* [Soal Latihan]
- A) Menurut teks tentang peringatan Hari Ibu bernuansa ulos, pada tahun berapa ulos diperjuangkan agar masuk daftar warisan dunia UNESCO?
- B) Lanjutkan teks tentang peringatan Hari Ibu bernuansa ulos mulai dari titik teks itu berhenti.

* [Teks Bacaan]
▼

JAKARTA, Trenzindonesia | Suasana di ruang Indonesia Kaya, Grand Indonesia, Jakarta, Jumat, 22/Desember ramai, meriah dan diwarnai oleh wajah wajah gembira ibu ibu paruh baya yang mengenakan ulos berbagai motif dan warna.
Padu padan antara ulos yang dikenakan sebagai kain, atau menghiasi bahu mereka, dengan busana yang mereka kenakan. Mereka saling bercerita mengenai ulos yang mereka miliki.
Peringatan Hari Ibu benar benar dinikmati ibu ibu yang hadir. Lagu lagu Batak berkumandang dibawakan dengan suara merdu dan kompak oleh group vokal ibu ibu yang tak kalah cantiknya.
Tepuk tangan pun meriah tatkala pengisi acara Marthalena Sinaga tampil ke panggung dan dengan bahasa yang akrab dan suara yang bernas Martha—Jurnalis, Penulis Pemerhati Kain Nusantara, dan Kolektor Ulos memaparkan mengenai ulos
.”Terus terang setelah saya melihat ibu-ibu dan sebagian bapak bapak mengenakan ulos dengan sangat antusias, kalau diberi kesempatan saya lebih memilih menulis mengenai ulos Angkola, Simalungun, Toba, Tarutung, Mandailing, dan seterusnya, semua ada. Karena apa, ulos ini kami perjuangkan pada tahun 2025 masuk dalam daftar warisan dunia UNESCO,” ungkap Martha. disambut teriakan bahagia dan tepuk tangan membahana di ruang Indonesi Kaya.

▲

* [Data yang Diberikan]
▼

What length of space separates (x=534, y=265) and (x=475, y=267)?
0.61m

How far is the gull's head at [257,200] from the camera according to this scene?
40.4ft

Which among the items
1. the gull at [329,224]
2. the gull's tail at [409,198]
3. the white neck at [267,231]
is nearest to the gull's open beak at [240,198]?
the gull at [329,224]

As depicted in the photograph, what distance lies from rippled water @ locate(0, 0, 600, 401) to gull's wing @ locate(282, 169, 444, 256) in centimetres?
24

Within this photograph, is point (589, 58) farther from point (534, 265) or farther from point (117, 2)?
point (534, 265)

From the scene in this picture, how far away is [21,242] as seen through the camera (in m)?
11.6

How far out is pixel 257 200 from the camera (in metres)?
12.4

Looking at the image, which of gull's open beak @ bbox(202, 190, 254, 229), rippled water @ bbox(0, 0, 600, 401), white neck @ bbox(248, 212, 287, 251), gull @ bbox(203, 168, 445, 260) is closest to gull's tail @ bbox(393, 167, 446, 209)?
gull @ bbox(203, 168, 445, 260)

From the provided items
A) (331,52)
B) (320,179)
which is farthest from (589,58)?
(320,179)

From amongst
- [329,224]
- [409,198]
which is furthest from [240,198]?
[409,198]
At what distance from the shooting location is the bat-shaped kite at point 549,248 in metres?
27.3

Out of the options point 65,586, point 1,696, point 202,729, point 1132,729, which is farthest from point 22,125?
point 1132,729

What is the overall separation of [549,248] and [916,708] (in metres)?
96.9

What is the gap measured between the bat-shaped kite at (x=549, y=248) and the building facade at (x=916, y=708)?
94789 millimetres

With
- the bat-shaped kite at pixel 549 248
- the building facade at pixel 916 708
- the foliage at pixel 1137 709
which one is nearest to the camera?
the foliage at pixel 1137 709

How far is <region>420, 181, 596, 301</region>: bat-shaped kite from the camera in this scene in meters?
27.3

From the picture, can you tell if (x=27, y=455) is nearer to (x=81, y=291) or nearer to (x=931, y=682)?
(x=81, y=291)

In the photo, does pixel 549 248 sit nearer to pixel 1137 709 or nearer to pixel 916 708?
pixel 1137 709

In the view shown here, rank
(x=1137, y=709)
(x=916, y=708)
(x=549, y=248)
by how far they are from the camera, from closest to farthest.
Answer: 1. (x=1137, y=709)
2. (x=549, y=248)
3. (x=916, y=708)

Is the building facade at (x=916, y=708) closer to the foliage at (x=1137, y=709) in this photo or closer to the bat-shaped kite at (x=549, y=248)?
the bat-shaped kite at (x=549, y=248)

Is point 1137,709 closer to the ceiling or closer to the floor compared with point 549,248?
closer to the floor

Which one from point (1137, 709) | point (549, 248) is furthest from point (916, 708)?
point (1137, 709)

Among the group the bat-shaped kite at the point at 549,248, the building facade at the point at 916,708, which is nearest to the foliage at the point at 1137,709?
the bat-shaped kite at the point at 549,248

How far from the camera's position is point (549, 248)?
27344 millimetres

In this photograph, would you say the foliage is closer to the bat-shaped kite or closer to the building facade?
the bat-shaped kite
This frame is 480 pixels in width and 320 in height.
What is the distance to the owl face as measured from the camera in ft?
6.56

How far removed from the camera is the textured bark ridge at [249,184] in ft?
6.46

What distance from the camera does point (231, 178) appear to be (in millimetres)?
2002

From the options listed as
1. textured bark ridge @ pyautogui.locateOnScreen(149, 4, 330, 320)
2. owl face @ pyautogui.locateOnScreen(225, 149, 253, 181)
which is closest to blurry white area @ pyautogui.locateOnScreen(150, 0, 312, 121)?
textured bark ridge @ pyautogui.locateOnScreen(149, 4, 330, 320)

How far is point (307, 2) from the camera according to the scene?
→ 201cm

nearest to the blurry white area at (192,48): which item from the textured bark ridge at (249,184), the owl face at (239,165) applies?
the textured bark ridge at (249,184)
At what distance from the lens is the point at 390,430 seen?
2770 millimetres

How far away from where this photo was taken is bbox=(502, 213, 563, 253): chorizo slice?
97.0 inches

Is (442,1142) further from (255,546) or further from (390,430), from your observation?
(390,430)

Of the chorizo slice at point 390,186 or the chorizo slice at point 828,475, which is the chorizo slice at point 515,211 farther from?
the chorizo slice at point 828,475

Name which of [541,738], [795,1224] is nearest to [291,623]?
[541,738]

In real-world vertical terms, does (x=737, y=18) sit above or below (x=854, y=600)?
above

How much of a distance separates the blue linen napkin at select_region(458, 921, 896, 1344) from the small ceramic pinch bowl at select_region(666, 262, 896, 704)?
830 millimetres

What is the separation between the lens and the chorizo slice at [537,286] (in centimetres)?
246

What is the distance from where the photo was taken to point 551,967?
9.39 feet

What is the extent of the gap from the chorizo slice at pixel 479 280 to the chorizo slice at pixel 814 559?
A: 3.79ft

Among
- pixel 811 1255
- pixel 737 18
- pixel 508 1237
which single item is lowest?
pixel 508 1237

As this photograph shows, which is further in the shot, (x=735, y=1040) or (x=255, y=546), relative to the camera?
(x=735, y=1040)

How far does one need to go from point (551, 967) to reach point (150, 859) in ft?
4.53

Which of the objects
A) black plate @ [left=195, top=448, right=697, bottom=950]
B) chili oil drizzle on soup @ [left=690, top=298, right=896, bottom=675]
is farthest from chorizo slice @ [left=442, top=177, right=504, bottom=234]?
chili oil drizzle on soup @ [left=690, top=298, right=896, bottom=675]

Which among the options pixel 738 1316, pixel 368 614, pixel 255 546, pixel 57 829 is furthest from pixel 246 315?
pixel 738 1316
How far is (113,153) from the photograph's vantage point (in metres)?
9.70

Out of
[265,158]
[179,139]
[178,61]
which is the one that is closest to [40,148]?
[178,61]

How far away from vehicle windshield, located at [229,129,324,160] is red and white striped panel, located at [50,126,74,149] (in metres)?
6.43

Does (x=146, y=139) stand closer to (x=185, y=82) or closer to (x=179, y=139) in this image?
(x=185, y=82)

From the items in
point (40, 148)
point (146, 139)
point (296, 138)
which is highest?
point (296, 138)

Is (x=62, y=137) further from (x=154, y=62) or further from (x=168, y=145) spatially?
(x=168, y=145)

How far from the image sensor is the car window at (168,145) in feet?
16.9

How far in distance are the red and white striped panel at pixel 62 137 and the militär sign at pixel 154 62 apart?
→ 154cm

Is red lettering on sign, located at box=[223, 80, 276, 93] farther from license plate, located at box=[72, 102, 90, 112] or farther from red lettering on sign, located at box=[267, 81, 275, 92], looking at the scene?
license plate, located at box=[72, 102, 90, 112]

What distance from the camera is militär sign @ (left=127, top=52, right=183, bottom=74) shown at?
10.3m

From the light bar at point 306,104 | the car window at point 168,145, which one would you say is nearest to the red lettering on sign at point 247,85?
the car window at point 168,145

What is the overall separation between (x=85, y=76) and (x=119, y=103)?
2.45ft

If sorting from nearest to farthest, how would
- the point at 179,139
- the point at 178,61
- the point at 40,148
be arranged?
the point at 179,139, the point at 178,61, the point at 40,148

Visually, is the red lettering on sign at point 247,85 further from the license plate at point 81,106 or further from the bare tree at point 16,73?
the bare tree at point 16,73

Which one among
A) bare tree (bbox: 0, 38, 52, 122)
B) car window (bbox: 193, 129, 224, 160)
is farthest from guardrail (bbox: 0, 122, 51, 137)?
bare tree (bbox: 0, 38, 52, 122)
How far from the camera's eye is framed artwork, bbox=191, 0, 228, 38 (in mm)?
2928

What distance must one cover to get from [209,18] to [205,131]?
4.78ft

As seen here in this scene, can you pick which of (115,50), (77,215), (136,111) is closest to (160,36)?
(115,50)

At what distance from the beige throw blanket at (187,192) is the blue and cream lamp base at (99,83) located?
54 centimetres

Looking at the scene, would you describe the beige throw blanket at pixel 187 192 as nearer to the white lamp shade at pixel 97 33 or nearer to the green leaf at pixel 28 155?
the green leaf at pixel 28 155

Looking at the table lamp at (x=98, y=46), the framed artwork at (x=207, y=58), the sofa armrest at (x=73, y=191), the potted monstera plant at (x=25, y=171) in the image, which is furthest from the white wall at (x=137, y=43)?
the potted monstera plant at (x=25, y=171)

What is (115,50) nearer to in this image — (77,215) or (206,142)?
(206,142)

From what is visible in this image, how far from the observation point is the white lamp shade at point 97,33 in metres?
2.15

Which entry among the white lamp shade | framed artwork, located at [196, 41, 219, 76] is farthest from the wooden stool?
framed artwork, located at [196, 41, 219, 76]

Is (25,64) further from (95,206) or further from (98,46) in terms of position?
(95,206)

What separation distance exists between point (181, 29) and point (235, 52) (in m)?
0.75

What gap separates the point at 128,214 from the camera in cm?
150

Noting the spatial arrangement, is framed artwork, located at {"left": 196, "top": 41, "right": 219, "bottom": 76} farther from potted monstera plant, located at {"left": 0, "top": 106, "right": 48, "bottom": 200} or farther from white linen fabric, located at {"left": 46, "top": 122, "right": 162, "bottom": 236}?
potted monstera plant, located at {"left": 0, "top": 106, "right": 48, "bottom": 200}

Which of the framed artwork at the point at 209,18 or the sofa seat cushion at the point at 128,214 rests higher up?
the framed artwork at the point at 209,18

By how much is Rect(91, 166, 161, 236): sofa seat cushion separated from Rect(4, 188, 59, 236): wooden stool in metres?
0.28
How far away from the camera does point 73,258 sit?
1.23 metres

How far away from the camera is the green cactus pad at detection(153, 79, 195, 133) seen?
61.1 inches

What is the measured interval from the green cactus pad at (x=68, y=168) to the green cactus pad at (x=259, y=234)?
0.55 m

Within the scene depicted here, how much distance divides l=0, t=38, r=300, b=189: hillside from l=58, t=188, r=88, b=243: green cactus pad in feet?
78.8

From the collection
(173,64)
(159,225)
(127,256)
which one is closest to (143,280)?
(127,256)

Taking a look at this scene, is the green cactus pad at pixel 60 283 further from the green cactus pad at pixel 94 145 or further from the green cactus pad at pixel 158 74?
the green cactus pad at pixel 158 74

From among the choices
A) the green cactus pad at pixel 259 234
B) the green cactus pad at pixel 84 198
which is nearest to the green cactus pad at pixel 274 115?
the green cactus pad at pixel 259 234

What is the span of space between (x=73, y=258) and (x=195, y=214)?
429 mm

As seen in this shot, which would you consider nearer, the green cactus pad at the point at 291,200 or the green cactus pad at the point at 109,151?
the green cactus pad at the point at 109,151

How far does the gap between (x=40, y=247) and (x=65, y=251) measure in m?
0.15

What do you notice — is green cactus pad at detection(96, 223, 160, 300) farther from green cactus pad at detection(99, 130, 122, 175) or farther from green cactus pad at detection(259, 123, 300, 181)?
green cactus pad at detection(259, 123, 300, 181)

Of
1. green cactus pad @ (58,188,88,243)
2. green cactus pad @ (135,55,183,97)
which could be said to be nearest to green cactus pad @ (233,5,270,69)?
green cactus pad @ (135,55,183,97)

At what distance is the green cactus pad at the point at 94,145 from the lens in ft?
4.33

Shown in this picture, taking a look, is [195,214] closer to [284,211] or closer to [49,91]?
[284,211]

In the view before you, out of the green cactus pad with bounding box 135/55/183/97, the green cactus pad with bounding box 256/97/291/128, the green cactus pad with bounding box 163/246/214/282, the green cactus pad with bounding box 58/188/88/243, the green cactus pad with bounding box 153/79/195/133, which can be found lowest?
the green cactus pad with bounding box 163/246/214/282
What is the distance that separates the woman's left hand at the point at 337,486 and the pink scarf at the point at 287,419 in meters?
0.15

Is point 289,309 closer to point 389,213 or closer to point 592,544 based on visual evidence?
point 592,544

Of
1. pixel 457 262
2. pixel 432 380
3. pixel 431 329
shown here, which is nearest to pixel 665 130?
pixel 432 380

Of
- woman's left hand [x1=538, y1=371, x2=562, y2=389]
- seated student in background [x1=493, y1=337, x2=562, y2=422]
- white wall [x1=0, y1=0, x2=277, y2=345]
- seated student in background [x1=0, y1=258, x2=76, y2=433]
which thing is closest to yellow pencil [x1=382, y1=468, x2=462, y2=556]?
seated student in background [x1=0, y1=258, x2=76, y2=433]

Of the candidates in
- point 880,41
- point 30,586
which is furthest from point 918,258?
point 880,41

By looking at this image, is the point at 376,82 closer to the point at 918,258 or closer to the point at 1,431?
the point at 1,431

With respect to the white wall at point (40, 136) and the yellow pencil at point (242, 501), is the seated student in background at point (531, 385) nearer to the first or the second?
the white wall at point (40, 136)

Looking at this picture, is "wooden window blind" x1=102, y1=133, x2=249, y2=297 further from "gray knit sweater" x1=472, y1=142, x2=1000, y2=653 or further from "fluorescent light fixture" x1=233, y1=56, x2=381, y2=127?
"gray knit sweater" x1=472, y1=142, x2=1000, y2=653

▲

* [Kunci Jawaban]
- A) Ulos diperjuangkan agar masuk daftar warisan dunia UNESCO pada tahun 2025.

- B)
Ulos merupakan kain tenun khas Batak. Awal mulanya ulos ini digunakan sebagai pakaian sehari-hari masyarakat Batak, namun belakangan dipakai saat acara adat.
Kain Ulos ini merupakan selembar kain tenun yang digunakan sebagai kerajinan oleh para wanita dengan pola dan aturan yang bervariasi.
Secara umum, pembuatan ulos itu sama, hal yang menjadi pembedanya adalah nama, corak atau motif, dan sifat kedudukan pemakaiannya yang perlu disesuaikan dengan jenis upacara adat ketika acara dilangsungkan.
“Pakaian ulos sekarang ada di mana mana. Bahkan para penggede kita mengenakan ulos ketika ada sidang IMF tahun 2018. Pada kala itu pejabat para pengambil keputusan kebijakan keuangan mendapatkan ulos hasil desain Torang Sitorus, satu persatu dapat semua. Banggakan. Apakah ulos bisa diberikan sebagai gift, tetapi pemakaian ulos tidak mudah untuk diterapkan,” papar Martha.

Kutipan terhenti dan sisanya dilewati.